Tuesday 26 August 2008

From Godfrey Smith

27 V 08
My dear Jane:
Even when we know the moment has to come, it’s impossible to imagine a world without Alan. I feel as if some enormous gusher of power, some inexplicable force of nature, had suddenly been turned off. Indeed, so strong was his imprint that I don’t really see him as gone at all: he’s still indelibly in my mind, and always will be. I remember those legendary days at Oxford, when he pedalled about the town with that famed beard already conjuring up the idea that some sage from outer space had arrived to shake us all out of our skulls. He was enormously articulate: the readiest man I ever met. He was one of those people who not only can spin a marvellous yarn, but was himself the source of endless anecdotes. All Oxford people think their own era was the best; but I think we knew it was. What luck we had! And then there were all those years in Fleet Street, when no gathering of great hacks was complete without Alan.
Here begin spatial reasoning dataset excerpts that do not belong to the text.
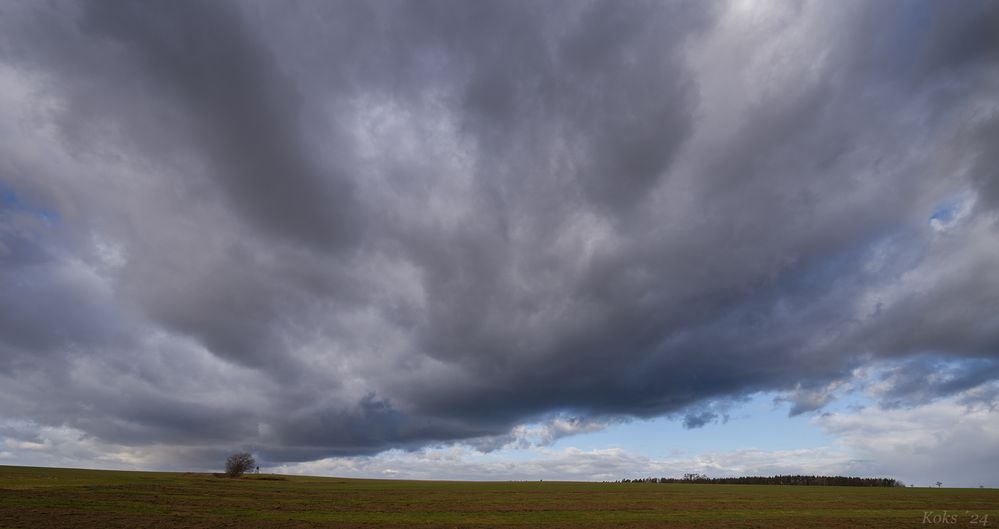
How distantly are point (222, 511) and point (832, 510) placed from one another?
79.6 m

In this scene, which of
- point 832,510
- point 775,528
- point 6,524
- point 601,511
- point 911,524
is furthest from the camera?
point 832,510

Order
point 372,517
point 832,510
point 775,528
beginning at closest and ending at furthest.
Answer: point 775,528 < point 372,517 < point 832,510

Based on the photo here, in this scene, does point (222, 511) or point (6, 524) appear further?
point (222, 511)

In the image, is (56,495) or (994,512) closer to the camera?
(994,512)

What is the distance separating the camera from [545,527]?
49656 millimetres

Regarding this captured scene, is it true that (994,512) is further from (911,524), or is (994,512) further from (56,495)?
(56,495)

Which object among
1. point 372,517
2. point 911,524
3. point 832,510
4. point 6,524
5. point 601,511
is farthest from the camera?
point 832,510

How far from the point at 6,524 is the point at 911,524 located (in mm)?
84987

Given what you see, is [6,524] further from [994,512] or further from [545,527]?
[994,512]

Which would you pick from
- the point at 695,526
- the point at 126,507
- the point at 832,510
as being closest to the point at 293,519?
the point at 126,507

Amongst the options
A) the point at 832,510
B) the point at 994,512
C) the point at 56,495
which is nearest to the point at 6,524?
the point at 56,495

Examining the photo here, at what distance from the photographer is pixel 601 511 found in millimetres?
64625

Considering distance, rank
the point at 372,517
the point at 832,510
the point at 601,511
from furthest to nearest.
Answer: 1. the point at 832,510
2. the point at 601,511
3. the point at 372,517

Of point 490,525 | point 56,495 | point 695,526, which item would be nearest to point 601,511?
point 695,526
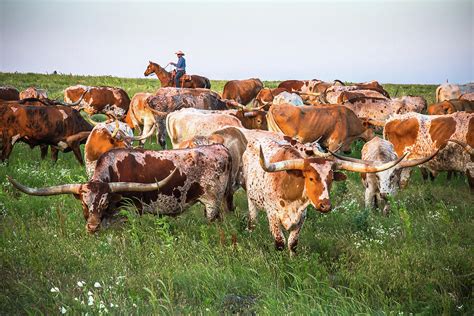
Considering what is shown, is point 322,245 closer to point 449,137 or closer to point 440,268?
point 440,268

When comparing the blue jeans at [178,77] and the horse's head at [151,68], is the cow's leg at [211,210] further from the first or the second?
the horse's head at [151,68]

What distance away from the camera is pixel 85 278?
19.8ft

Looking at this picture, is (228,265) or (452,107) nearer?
(228,265)

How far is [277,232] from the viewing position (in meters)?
7.03

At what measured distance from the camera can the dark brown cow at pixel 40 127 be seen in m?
12.7

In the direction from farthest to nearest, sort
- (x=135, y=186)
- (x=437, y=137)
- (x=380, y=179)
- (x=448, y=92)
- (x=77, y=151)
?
(x=448, y=92) → (x=77, y=151) → (x=437, y=137) → (x=380, y=179) → (x=135, y=186)

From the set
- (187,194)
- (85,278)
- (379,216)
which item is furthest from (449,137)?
(85,278)

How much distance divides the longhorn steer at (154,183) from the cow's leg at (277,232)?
3.44 ft

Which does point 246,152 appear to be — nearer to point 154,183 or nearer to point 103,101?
point 154,183

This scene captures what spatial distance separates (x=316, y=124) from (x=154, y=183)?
286 inches

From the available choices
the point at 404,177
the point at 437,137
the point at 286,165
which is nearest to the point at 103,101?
the point at 404,177

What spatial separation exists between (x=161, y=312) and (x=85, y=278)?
1.35 m

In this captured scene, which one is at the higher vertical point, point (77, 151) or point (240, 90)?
point (240, 90)

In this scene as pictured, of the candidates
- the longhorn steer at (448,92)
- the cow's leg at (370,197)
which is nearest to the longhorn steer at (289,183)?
the cow's leg at (370,197)
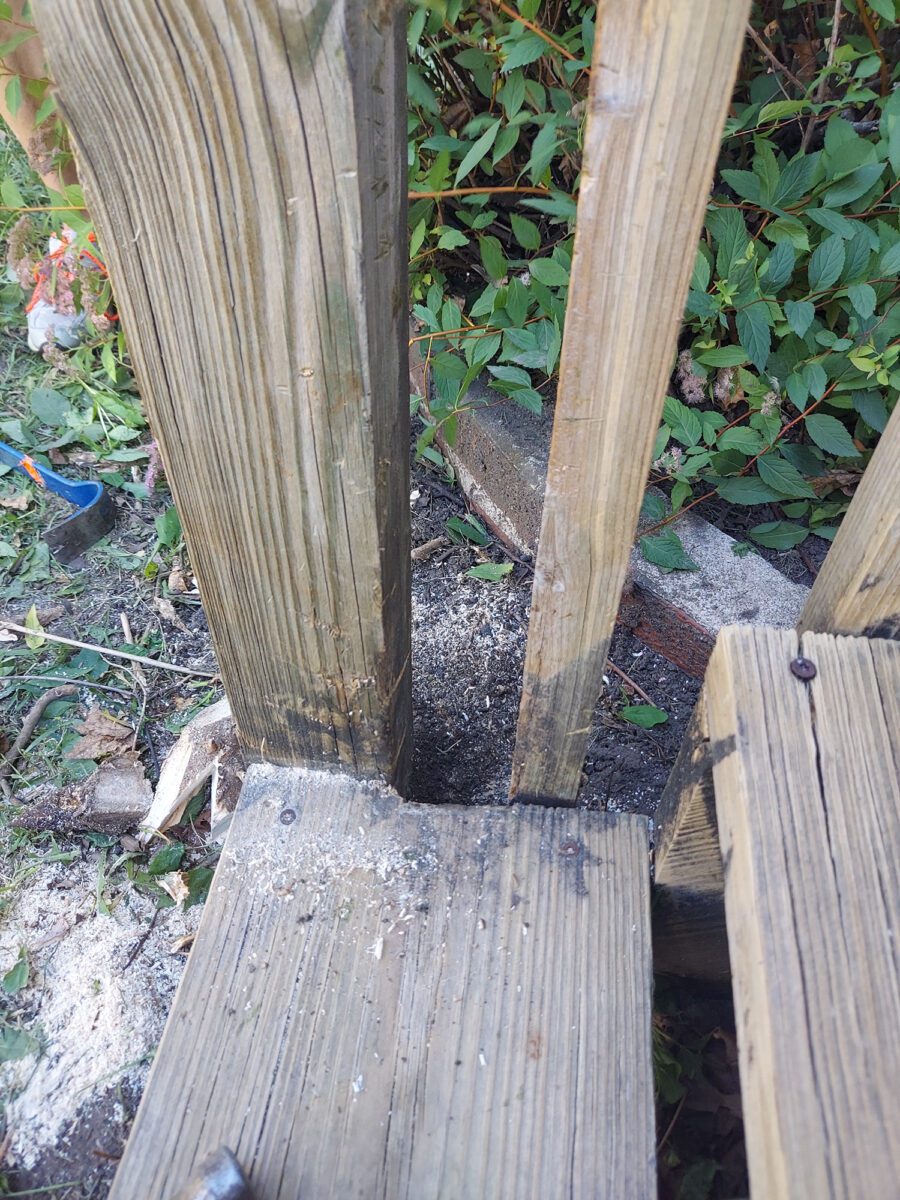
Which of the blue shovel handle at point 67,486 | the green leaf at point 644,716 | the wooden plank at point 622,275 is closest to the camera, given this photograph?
the wooden plank at point 622,275

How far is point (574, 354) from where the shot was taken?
849 mm

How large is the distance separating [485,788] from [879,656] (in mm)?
1187

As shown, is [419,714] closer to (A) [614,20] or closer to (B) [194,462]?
(B) [194,462]

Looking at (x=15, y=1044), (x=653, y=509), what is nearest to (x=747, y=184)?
(x=653, y=509)

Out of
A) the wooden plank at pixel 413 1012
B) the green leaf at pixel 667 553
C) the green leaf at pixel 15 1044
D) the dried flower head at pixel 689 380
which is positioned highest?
the dried flower head at pixel 689 380

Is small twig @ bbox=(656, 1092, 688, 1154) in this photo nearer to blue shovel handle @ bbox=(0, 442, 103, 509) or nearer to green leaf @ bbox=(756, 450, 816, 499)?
green leaf @ bbox=(756, 450, 816, 499)

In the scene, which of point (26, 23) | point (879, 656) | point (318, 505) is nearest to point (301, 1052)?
point (318, 505)

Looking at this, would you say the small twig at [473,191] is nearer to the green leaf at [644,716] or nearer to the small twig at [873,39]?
the small twig at [873,39]

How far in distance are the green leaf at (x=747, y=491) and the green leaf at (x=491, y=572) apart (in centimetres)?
68

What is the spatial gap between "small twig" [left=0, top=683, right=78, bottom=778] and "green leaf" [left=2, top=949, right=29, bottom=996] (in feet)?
1.92

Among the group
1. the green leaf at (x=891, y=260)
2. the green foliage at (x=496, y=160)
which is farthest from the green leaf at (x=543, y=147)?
the green leaf at (x=891, y=260)

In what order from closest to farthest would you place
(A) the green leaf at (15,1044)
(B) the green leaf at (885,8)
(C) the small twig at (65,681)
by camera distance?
(B) the green leaf at (885,8) → (A) the green leaf at (15,1044) → (C) the small twig at (65,681)

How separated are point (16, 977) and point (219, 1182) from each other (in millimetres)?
1139

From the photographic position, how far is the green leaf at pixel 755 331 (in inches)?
75.3
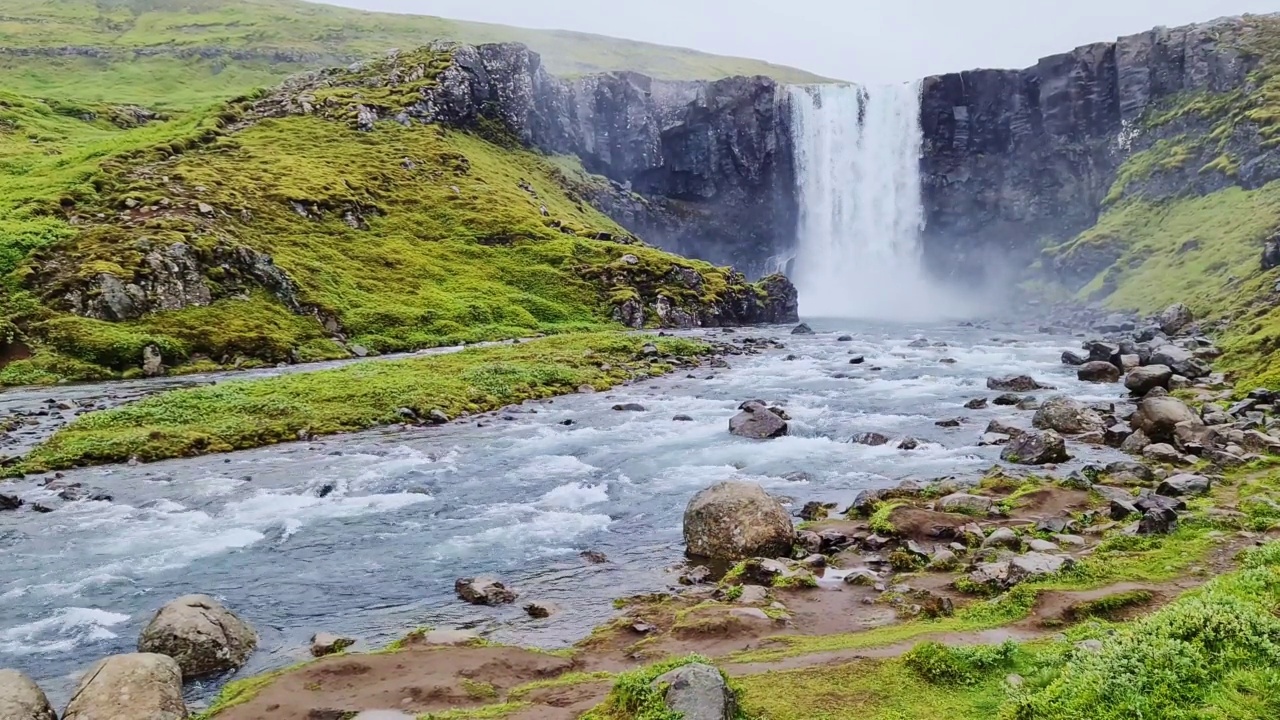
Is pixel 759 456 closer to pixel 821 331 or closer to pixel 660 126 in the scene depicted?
pixel 821 331

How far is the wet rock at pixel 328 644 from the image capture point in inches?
543

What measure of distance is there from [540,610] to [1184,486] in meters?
16.1

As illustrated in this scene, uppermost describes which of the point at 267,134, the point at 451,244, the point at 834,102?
the point at 834,102

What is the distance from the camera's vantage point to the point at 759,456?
93.8 feet

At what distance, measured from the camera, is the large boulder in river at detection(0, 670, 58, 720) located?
10469 millimetres

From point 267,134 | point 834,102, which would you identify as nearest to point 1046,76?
point 834,102

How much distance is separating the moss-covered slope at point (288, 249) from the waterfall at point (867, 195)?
3926cm

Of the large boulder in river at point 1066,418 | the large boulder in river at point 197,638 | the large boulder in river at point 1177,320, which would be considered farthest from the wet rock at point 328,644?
the large boulder in river at point 1177,320

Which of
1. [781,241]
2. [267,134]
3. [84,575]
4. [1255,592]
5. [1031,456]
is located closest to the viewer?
[1255,592]

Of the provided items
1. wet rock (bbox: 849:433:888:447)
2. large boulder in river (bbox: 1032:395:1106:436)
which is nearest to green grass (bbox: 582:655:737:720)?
wet rock (bbox: 849:433:888:447)

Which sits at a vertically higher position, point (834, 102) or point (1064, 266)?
point (834, 102)

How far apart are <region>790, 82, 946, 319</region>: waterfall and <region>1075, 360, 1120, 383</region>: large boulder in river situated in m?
89.3

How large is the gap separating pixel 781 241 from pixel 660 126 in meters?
32.5

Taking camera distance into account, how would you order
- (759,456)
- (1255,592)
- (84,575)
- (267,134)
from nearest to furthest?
(1255,592), (84,575), (759,456), (267,134)
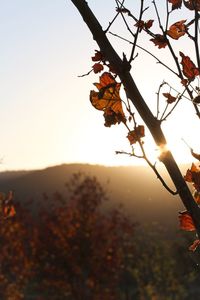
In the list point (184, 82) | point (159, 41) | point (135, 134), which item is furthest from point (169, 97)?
point (135, 134)

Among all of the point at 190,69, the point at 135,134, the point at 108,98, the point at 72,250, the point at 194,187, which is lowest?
the point at 72,250

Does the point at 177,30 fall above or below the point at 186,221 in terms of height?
above

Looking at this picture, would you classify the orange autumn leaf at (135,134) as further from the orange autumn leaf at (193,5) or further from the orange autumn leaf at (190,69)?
the orange autumn leaf at (193,5)

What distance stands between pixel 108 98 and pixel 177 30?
820 millimetres

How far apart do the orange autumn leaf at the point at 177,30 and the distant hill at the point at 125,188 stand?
51.4m

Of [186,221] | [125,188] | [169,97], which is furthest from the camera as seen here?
[125,188]

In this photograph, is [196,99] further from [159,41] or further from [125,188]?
[125,188]

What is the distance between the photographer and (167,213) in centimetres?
6353

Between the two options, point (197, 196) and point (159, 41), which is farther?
point (159, 41)

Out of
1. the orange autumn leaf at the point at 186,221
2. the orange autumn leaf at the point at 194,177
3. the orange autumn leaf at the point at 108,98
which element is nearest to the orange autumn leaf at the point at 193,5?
the orange autumn leaf at the point at 108,98

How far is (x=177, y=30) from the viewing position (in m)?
2.45

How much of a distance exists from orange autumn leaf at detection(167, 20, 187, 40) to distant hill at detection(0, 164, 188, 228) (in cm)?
5144

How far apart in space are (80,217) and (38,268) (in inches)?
125

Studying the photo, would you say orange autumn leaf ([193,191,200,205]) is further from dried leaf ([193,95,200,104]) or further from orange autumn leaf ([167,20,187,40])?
orange autumn leaf ([167,20,187,40])
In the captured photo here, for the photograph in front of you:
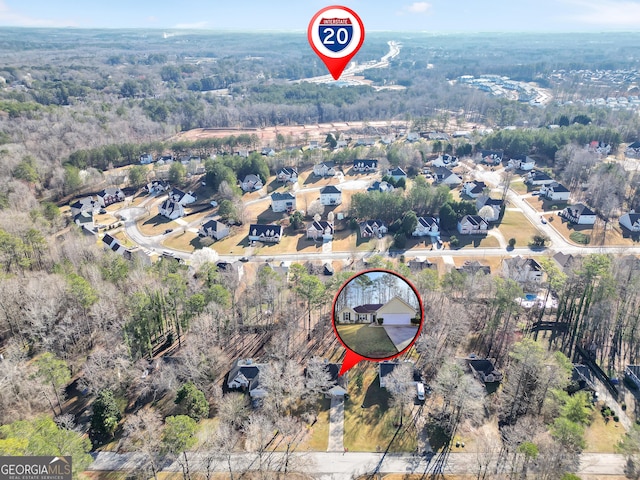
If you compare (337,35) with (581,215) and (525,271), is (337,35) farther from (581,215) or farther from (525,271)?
(581,215)

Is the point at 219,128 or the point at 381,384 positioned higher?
the point at 219,128

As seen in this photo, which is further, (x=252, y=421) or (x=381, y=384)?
(x=381, y=384)

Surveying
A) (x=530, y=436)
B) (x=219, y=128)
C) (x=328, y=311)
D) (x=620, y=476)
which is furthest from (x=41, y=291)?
(x=219, y=128)

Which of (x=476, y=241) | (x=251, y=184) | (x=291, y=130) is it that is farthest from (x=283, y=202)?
(x=291, y=130)

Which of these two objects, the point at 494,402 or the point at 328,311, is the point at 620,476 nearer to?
the point at 494,402

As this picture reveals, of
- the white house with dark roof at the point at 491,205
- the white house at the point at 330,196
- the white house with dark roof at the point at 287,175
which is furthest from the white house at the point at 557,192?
the white house with dark roof at the point at 287,175

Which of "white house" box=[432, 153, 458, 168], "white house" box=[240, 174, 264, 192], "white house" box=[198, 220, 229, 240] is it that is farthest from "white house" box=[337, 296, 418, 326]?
"white house" box=[432, 153, 458, 168]
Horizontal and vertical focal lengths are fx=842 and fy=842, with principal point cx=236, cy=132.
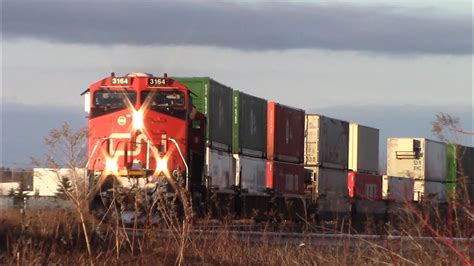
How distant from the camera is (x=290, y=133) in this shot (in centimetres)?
3188

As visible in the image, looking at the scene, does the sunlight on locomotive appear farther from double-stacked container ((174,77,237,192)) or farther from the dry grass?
the dry grass

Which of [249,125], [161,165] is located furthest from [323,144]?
[161,165]

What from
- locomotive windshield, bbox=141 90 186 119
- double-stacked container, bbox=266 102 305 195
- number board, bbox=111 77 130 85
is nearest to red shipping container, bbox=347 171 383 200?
double-stacked container, bbox=266 102 305 195

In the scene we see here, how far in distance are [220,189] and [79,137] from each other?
48.0ft

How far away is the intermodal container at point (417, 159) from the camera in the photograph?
4086 centimetres

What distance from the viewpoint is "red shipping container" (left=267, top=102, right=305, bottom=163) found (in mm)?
30219

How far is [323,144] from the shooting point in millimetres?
34156

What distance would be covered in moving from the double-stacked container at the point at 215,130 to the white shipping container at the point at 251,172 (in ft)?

I had the added good fortune to look after his copy during his spell as film critic of The Sunday Times; though to tell the truth, it seldom needed more than some par marks before it was sent to the printers. In retrospect, what an exhilarating team that was: Bernard Levin on theatre, Dennis Potter of television, Alan on cinema. But shake the kaleidoscope any way you like, during the half century in which he wrote like an avenging angel, Alan’s name glitters among all the rest - unmistakeable, irresistible, incomparable. And funny. Thank you, dear Jane, for all the loving care you gave the dear chap; it’s impossible to say much to help at some moments, but remember nothing can ever take away all those good times you had together, and all those memories. Let’s keep in touch. Warmest wishes.
Yours ever
Godfrey Smith

Saturday 16 August 2008

The Big Wheel

Henry Wadsworth Longfellow

"There are moments in life, when the heart is so full of emotion
That if by chance it be shaken, or into its depths like a pebble
Drops some careless word, it overflows, and its secret,
Spilt on the ground like water, can never be gathered together."